Perhaps the most revealing of Boggs’ blinding loyalty to the repro-technopoly is her attitude toward egg freezing. Commenting on the critical media coverage the 2014 announcement by Facebook and Google to cover the cost of egg freezing and storage for their employees, she writes: “These critics worried that women might fear choosing their own ‘natural’ time to have a child, at least until they reached a certain career threshold, and argued that both companies would better serve women and families by providing for work-lifebalance.”
This is how the author responds to such concerns: “While it’s easy to see how corporations benefit if some of their best workers delay childbearing, and while work-life balance is a crucial goal, it feels presumptuous to worry about these women, who are among the most well informed, privileged, and powerful on the planet.”
What? I wanted to call out across the great divide. Belle, you mean after five years of witnessing the irrational, self-punishing choices made by well informed, powerful women when they’re infected by the collective hysteria of the last good egg, you think this is what we should encourage young healthy women to do? Subject themselves to invasive procedure that offer no guarantee whatsoever that their frozen eggs will yield a child?

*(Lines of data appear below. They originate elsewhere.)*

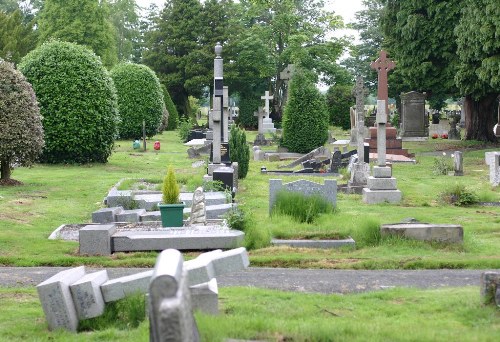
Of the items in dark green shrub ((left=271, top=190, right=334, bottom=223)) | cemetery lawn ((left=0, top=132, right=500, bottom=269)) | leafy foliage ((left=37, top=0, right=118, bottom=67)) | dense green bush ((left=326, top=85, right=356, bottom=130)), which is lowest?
cemetery lawn ((left=0, top=132, right=500, bottom=269))

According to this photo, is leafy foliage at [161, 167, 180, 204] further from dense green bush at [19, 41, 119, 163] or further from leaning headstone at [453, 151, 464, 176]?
leaning headstone at [453, 151, 464, 176]

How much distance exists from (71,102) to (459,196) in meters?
13.5

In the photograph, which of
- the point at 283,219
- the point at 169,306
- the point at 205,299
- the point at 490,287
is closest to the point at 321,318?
the point at 205,299

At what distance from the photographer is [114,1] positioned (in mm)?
87062

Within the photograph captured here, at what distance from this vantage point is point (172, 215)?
1387 centimetres

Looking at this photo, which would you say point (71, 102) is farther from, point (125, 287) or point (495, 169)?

Is that the world you want your daughter to inherit? A world of landfills of syringes, and storage tanks filled with test tubes and liquid nitrogen? You, someone who is moved by the sight of “pink and orange sunsets and the cool white sand of beaches?”
Tragically The Art of Waiting shows us the lifetime value of an IVF patient who sleepwalks into the arms of a false friend. A friend, who, to paraphrase the late cultural critic, Neil Postman, “asks for trust and obedience because his gifts are truly bountiful. But of course, there is a dark side to such a friend, the gifts are not without a heavy cost.”
Unless more patients and doctors risk voicing unwelcome truths, the earth-community has yet to see the immense environmental impact and healthcare costs of the rising number of the egg freezing boom, and politically correct marches that provide a steady stream of “patients for profit” to the baby making industrial complex. A dubious legacy for Belle Boggs’ baby girl, my daughters and the not-yet-born generations of children we so fervently long to bring into the world.